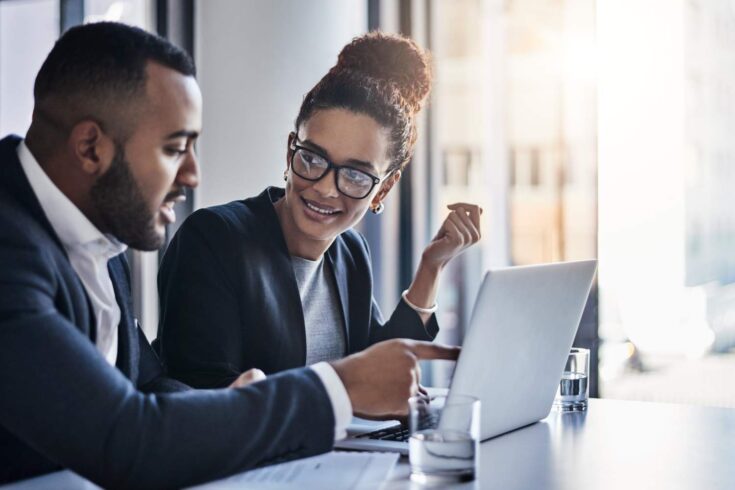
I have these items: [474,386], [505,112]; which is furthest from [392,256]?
[474,386]

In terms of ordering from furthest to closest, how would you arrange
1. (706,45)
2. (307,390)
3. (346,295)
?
(706,45)
(346,295)
(307,390)

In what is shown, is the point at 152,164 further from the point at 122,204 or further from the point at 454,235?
the point at 454,235

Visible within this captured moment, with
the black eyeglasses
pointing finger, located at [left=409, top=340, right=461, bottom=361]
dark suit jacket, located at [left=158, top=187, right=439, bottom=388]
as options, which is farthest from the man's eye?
pointing finger, located at [left=409, top=340, right=461, bottom=361]

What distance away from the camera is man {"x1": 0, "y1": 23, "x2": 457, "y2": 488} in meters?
1.00

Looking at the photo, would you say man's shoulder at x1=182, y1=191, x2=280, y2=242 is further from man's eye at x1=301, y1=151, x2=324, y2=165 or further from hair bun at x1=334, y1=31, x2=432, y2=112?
hair bun at x1=334, y1=31, x2=432, y2=112

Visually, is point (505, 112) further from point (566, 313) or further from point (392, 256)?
point (566, 313)

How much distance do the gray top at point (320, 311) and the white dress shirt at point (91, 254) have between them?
0.63 m

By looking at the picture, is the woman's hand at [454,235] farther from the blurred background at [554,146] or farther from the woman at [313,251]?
the blurred background at [554,146]

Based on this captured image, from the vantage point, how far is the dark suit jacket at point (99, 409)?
99 cm

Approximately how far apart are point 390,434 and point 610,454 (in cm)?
33

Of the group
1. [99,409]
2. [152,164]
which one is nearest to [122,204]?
[152,164]

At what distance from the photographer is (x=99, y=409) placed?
100 centimetres

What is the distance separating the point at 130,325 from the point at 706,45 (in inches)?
96.1

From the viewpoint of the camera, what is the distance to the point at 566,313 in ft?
4.82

=-=-=-=-=

What is expected - Can you copy, without any change, every line from the one containing "Of the group" through the end of the items, with both the starting line and the final line included?

Final result -
Of the group
1. [99,409]
2. [152,164]
which one is nearest to [122,204]?
[152,164]

At what distance from the photographer is (x=99, y=409) placed?
100 centimetres

What is the distance separating the point at 130,325 from the point at 706,45 (in inches)?
96.1

From the viewpoint of the camera, what is the distance to the point at 566,313 in ft?
4.82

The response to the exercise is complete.